■ Task to carry out ■
Give the records below again, exactly as they appear.

■ Collected data entries ■
§
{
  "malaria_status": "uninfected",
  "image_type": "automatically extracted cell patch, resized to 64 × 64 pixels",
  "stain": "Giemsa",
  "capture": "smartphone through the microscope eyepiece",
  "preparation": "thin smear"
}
§
■ Result of this exercise ■
{
  "malaria_status": "uninfected",
  "image_type": "automatically extracted cell patch, resized to 64 × 64 pixels",
  "stain": "Giemsa",
  "capture": "smartphone through the microscope eyepiece",
  "preparation": "thin smear"
}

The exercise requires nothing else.